Given data -
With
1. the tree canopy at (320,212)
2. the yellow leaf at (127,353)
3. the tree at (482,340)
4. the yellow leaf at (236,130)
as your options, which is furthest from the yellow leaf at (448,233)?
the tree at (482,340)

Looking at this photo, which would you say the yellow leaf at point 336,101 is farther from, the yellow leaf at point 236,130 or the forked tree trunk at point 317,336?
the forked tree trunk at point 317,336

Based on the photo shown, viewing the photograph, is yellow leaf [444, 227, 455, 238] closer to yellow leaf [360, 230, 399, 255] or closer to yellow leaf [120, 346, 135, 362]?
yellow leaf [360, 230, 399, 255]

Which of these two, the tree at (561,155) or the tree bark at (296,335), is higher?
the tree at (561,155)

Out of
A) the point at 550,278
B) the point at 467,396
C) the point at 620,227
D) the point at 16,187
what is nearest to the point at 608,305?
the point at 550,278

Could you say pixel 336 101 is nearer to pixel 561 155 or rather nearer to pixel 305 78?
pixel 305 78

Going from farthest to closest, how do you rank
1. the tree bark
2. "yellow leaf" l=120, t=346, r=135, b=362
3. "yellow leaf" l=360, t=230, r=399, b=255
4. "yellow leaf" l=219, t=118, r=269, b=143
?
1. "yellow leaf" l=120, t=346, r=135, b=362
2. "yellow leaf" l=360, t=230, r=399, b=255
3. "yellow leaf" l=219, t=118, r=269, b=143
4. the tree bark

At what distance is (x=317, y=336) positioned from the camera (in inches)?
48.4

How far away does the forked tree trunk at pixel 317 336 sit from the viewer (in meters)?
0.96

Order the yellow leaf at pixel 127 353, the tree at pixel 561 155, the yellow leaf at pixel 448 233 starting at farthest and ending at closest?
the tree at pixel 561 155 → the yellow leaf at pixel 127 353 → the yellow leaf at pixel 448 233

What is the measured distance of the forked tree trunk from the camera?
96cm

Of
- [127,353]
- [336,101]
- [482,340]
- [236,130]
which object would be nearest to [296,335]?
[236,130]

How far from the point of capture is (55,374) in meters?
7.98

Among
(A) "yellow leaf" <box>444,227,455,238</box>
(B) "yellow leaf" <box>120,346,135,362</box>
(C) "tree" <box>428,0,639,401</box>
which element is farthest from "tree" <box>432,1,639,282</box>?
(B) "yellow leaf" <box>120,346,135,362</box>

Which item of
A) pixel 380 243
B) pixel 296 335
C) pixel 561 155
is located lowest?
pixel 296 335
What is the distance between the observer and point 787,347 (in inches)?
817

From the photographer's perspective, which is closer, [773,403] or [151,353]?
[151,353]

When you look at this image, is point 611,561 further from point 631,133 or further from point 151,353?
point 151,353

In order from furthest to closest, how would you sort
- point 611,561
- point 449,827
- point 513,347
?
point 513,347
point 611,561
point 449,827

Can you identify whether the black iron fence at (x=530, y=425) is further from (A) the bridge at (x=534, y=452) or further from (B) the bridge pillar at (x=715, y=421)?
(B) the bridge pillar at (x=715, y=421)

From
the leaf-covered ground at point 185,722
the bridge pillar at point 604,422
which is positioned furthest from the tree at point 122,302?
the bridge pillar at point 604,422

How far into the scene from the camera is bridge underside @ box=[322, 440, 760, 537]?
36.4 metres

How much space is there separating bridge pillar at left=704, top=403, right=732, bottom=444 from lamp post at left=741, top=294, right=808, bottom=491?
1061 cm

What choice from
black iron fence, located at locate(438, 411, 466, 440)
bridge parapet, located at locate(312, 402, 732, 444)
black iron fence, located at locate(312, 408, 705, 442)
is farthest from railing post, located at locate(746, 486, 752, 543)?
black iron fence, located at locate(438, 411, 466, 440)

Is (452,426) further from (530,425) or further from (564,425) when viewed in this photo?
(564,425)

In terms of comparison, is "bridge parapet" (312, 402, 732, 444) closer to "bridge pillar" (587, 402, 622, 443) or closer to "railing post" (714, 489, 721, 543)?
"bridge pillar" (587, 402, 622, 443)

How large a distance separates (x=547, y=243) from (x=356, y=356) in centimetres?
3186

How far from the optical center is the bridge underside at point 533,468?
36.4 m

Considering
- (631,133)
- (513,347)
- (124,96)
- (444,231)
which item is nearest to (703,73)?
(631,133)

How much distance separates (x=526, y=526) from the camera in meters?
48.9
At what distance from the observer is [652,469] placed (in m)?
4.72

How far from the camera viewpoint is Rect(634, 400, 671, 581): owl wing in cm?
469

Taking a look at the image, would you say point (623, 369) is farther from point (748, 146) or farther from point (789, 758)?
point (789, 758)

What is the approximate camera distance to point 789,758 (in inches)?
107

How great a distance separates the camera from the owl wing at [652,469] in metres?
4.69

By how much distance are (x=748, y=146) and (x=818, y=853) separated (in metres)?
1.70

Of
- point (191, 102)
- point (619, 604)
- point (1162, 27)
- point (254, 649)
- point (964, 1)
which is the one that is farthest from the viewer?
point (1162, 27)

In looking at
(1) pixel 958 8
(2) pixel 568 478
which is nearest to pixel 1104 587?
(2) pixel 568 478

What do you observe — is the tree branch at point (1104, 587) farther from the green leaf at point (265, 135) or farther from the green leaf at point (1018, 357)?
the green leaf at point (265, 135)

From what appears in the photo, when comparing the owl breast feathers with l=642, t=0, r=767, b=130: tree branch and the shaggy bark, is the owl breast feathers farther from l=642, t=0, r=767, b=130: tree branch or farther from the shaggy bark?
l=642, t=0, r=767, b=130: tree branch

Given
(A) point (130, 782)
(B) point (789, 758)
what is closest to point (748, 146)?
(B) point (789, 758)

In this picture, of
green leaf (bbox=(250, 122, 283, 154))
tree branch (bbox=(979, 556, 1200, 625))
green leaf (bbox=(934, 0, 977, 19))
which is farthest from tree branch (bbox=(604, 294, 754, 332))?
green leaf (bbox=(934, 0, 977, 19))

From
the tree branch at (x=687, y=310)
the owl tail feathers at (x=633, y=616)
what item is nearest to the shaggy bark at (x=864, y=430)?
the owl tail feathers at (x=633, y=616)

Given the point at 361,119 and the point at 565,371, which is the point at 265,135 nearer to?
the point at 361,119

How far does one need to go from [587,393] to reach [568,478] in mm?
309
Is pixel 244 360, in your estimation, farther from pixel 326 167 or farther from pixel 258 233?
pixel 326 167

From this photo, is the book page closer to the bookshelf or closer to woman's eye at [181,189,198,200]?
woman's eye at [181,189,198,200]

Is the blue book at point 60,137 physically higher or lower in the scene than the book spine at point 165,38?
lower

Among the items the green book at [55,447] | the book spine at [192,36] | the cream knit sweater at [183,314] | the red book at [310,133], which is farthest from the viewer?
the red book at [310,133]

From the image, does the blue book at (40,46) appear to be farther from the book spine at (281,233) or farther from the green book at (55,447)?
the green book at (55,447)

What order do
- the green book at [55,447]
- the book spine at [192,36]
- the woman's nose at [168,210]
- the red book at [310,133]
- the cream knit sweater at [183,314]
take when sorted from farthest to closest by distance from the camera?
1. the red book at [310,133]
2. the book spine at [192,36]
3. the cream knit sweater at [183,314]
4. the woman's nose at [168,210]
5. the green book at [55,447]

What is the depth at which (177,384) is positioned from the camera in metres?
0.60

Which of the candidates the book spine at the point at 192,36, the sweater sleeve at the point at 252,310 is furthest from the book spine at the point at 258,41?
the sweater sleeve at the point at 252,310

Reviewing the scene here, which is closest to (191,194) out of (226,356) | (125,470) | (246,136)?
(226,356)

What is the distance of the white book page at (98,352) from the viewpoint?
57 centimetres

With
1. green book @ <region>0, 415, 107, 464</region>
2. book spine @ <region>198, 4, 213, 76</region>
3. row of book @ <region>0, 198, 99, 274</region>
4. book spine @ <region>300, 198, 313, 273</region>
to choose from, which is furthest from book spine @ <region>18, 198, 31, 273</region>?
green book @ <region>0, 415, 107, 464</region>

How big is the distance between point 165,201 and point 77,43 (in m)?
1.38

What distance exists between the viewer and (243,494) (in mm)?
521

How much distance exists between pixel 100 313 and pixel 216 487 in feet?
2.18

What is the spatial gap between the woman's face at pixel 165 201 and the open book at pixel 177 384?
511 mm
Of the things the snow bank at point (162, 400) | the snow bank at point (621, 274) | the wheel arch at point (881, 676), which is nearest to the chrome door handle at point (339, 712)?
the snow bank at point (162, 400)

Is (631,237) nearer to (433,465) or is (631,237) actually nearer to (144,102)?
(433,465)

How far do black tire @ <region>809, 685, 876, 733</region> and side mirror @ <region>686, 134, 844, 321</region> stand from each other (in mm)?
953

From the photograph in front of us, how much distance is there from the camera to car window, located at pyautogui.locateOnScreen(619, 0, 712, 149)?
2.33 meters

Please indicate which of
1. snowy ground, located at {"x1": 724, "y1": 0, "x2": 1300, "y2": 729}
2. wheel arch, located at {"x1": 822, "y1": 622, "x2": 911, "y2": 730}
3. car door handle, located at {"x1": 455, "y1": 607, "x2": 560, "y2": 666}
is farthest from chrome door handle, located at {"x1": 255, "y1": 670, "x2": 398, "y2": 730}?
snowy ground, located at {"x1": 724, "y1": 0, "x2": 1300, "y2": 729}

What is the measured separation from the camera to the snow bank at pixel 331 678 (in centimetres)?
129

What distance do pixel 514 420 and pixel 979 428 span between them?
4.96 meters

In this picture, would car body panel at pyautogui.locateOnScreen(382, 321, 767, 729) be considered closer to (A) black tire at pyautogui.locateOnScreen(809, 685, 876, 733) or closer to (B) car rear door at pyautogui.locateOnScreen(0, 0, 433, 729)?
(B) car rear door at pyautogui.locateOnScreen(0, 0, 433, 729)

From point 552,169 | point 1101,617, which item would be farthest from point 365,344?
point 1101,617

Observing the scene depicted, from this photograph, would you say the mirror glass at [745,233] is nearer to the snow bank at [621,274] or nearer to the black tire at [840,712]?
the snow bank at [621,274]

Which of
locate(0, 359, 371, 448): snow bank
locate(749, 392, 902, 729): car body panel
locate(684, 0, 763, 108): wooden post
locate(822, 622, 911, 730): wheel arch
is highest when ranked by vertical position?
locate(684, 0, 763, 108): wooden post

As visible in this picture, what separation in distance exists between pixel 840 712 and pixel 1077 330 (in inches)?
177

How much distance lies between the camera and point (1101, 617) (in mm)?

Exercise task - Render the records as a JSON list of strings, one string per line with blank lines omitted. Begin at the line containing "What is the measured separation" and continue through the last line of the records.

Response for this exercise -
[
  "What is the measured separation from the camera to the snow bank at pixel 331 678 (in centimetres)?",
  "129",
  "What distance do pixel 514 420 and pixel 979 428 span between them?",
  "4.96 meters",
  "In this picture, would car body panel at pyautogui.locateOnScreen(382, 321, 767, 729) be considered closer to (A) black tire at pyautogui.locateOnScreen(809, 685, 876, 733) or closer to (B) car rear door at pyautogui.locateOnScreen(0, 0, 433, 729)?",
  "(B) car rear door at pyautogui.locateOnScreen(0, 0, 433, 729)",
  "From point 552,169 | point 1101,617, which item would be farthest from point 365,344?",
  "point 1101,617",
  "Observing the scene depicted, from this photograph, would you say the mirror glass at [745,233] is nearer to the snow bank at [621,274] or nearer to the black tire at [840,712]?",
  "the snow bank at [621,274]",
  "Which of",
  "locate(0, 359, 371, 448): snow bank",
  "locate(749, 392, 902, 729): car body panel",
  "locate(684, 0, 763, 108): wooden post",
  "locate(822, 622, 911, 730): wheel arch",
  "is highest when ranked by vertical position?",
  "locate(684, 0, 763, 108): wooden post",
  "As visible in this picture, what separation in distance exists between pixel 840 712 and pixel 1077 330 (in inches)?",
  "177",
  "How much distance lies between the camera and point (1101, 617) (in mm)?"
]